Avyi's eyes blazed with the heat of battle. “Enough,” he said quietly, deadly serious.

Avyi lifted the switchblade and stepped back in one fluid motion, her hands lifted as if in surrender—but with so much more attitude. Her body language said she'd stab Silence in the eye if the woman so much as sniffed.

Mal nodded to Silence's shield. “And that. On the ground. We know what powers you can muster if you feel threatened.”

“I'd use your Dragon-damned electricity against you. Don't think because you're the Giva that I'd hold back.”

“I don't think that at all.”

Silence was a Cage warrior from Clan Sath who'd fought for the Asters. The Sath were known as Thieves because their gift from the Dragon was the ability to temporarily steal the powers of another Dragon King. That made them helpless on their own—thus most were well trained in physical combat—but unpredictably powerful when in the company of another of the Five Clans. The best were able to acclimate to the sudden influx of another's gift, assess its vitality, control it, and use it as a weapon. All in a matter of seconds.

“Introductions,” he said simply. “Silence, you remember the Pet.”

“I helped her find a very special relic.” Avyi smiled sweetly, but with steel behind it. “And her husband.”

“Not the time to trip down memory lane,” he said. “And we're beyond those monikers now. Neither of you are in the Asters' custody anymore. And I'm a man as much as I am the Giva. So . . . I'm Mal. This is Avyi. And you are?”

Silence scowled. She had peach-pale skin like Avyi, but with hair so bright blond as to be silvery white. She was tall and slender, fit for the rigors of combat after having spent five years as a Cage warrior. “Only Hark knows that,” she said simply.

Her husband.

Mal sat on the corner of the bed. His heart still thudded in his throat. If Silence had wanted them dead, they would be. That meant she was there for reasons other than violence. She wasn't another potential assassin.

He had to believe that, or else he'd be jumping at shadows for the rest of his life.

“Fine,” Mal said with a wave of his hand. “Where is he, anyway? I got the impression you two were a matched pair.”
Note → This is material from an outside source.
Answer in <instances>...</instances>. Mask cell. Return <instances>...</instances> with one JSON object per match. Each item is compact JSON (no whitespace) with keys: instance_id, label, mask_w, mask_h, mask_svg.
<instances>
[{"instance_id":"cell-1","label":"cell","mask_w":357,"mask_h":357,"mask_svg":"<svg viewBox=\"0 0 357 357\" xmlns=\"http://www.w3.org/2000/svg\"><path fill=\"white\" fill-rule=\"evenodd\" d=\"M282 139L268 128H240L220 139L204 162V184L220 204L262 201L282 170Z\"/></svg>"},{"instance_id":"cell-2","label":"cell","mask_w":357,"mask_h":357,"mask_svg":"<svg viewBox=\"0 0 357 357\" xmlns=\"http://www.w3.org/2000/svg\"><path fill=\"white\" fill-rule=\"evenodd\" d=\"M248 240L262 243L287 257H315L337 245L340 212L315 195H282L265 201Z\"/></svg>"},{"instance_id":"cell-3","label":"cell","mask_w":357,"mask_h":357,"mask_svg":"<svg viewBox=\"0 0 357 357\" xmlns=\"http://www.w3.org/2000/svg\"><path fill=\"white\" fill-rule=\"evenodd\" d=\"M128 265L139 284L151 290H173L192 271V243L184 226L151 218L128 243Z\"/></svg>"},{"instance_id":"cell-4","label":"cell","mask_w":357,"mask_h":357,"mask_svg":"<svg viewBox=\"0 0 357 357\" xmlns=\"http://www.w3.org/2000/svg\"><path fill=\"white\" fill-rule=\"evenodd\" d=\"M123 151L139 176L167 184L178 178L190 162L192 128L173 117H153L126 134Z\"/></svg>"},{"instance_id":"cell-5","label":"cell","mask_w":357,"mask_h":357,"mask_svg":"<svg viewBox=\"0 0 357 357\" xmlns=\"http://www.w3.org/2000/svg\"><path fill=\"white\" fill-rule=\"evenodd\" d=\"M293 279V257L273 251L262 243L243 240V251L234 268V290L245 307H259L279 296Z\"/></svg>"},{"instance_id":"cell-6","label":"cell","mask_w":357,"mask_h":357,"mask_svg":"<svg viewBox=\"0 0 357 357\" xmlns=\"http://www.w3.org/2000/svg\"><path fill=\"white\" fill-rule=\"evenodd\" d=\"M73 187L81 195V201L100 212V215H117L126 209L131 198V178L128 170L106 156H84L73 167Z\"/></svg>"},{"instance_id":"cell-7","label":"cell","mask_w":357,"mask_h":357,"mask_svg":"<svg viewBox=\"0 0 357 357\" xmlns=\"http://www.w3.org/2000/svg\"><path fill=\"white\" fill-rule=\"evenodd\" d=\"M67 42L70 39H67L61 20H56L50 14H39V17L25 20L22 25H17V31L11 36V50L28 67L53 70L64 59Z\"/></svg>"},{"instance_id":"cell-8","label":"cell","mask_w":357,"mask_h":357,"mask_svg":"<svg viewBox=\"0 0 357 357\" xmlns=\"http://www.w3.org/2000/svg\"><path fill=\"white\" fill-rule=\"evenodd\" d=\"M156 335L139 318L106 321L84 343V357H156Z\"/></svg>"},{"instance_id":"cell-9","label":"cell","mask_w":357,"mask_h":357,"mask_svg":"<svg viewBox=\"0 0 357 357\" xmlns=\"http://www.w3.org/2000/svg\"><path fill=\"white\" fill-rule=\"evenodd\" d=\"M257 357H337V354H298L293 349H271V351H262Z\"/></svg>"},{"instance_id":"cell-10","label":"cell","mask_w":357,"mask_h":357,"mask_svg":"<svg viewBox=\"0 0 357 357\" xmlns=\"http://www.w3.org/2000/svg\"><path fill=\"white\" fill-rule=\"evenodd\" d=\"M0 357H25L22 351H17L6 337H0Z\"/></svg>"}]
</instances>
He nodded to where Silence's bare forearm was marked with a small but permanent needle that curved just under the skin. The Sath called it the Ritual of the Thorns, their mating commitment. She and Hark were bonded for life.

“He's been kidnapped.”

“Kidnapped . . . By whom?”

“I don't know.”

She finally set the shield on the ground, as Mal knew she would. She was a vicious fighter, but she was a good woman. From what Mal had gathered, she'd voluntarily stayed with the Asters as a Cage warrior long after she'd needed to. Following the raid where Mal had helped free his cousin from the Cages, Silence and Hark had thrown in with the group of rebels Avyi predicted would die.

“We were on assignment,” Silence said. “The Grievance is only days away, in London.”

“London?” Avyi edged away from the wall, her eyes still wary. “Where in London?”

“The old Battersea Power Station.”

Understanding spread over Avyi's expression. “So that's what I saw. Crumbled and abandoned. On the Thames in an industrial area. It's perfect. You found this out with Hark and the others?”